I have no fucking idea, she thinks.  Blacktress shrugs and smiles coyly.

“Dessert, I guess,” she says before slipping away to join her fellow cast members (slash family for the last three months)  at table blanketed with fruit and pastries.

The next day her sugar craving roars again.  She and her girlfriend, Iyanla, chatter at Yogurtland over a mound of strawberry-mango and mochi.  Her tooth is sweet.  Her mood sour.

“I couldn’t believe those people last night.  Every. Single. One.  What’s next?  What’s next? WHAT’S NEXT?! I’m like damn let me enjoy the moment a little… You know what I mean?”

“No.”  Iyanla says firmly. “I have no idea what you mean.”

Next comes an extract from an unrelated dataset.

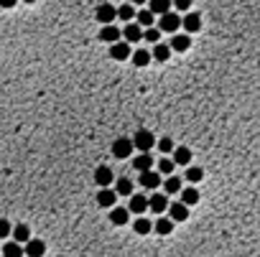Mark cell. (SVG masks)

Blacktress pouts.  Iyanla goes on.

“The moment is over.  Once they strike the set, its done. People want to know what you are doing next because actors must act.   It’s what the fuck we do.”

“That’s not all we do.”

Iyanla ignores her.

“Samuel L Jackson fires his agent if they don’t have at least the next two jobs lined up for him at all times.  He’d rather sign on to a film about paint drying in outer space than be jobless.”

“You just made that up.”

“It’s true!  There’s nothing worse than the time in between the next thing.  Nothing.  Not even Black Snake Moan.”

Blacktress decides to spend the rest of the week proving Iyanla wrong.  On Monday she gathers her glowing reviews from Dusty Melody and emails them to her manager.  On Tuesday she submits herself for AFI short films on Actors Access.  On Wednesday she re- organizes her closet.

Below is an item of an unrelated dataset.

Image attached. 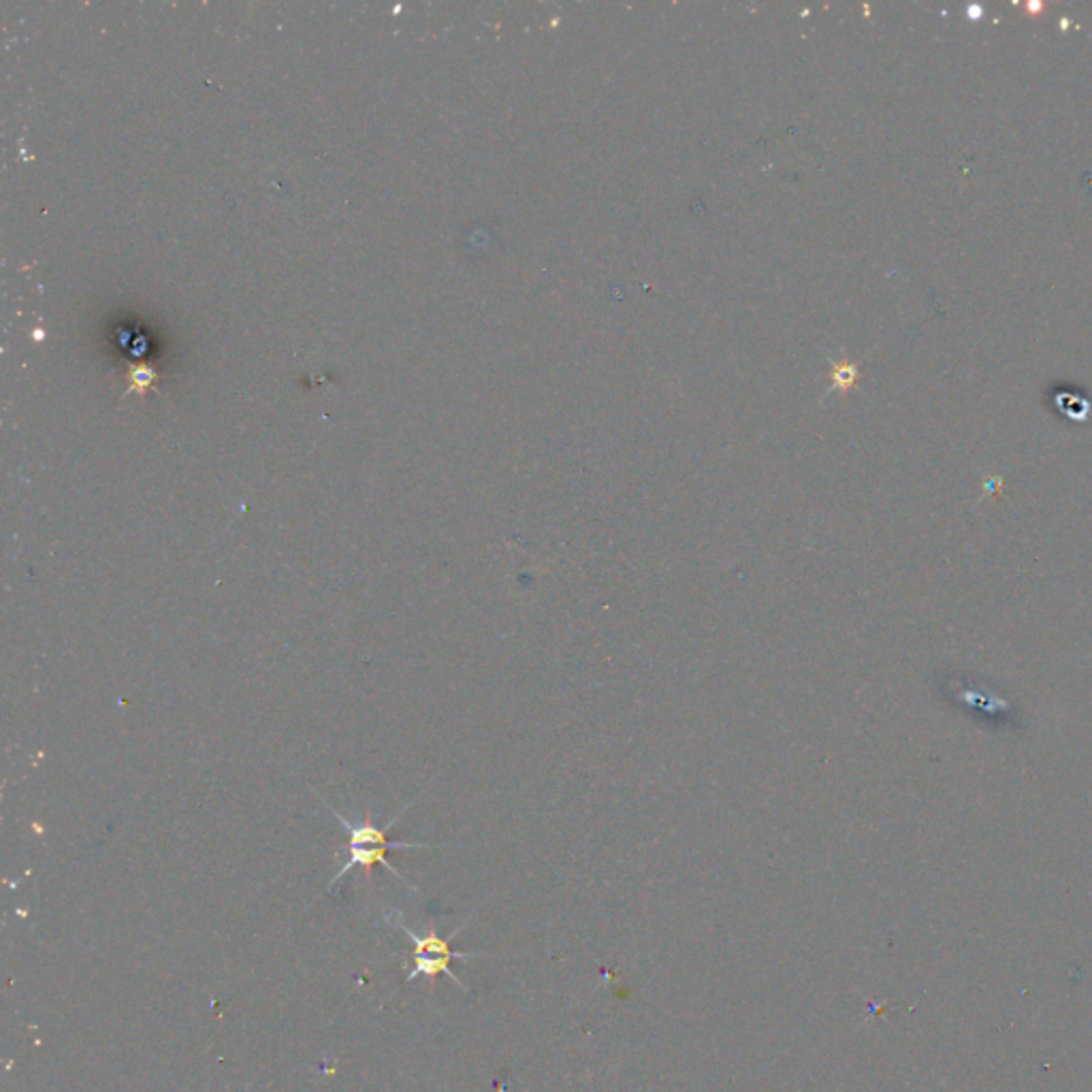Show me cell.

On Thursday she returns calls she ignored back when she was too busy with her play.

“So what show you working on now?” Everyone asks.

On Friday Blacktress searches IMDB and finds that Samuel L Jackson’s page lists no fewer than twelve movies in pre-production.  She picks up the phone and calls her agent.

“What the hell is next?”  She says half panicky.

“Don’t worry.  It’ll pick up.”

On Saturday morning she gets dressed for the gym but never makes it; but manages to check the Huffington post four times before lunch.  On Sunday afternoon she logs on the Facebook for the word.

“Amateur preachers and gurus always post spiritual quotes as their status updates; especially on Sundays.  They’re like dope little energetic boosts.” Blacktress’s hippie friend Nirvana once told her over Jamaican patties.

Blacktress puts on a Donnie McClurkin album and scrolls through the news feed. There she finds the wise nugget of truth that will set her free.  It comes in the form of a status update from a distant cousin she hasn’t seen or spoken to in at least half a decade.

“True joy ain’t situational.”

And so with no lines to memorize, no dialect to study, and no audition to prep for, Blacktress smiles.  Just because.

Blacktress Tip of the Week:  Its okay to be right where you are.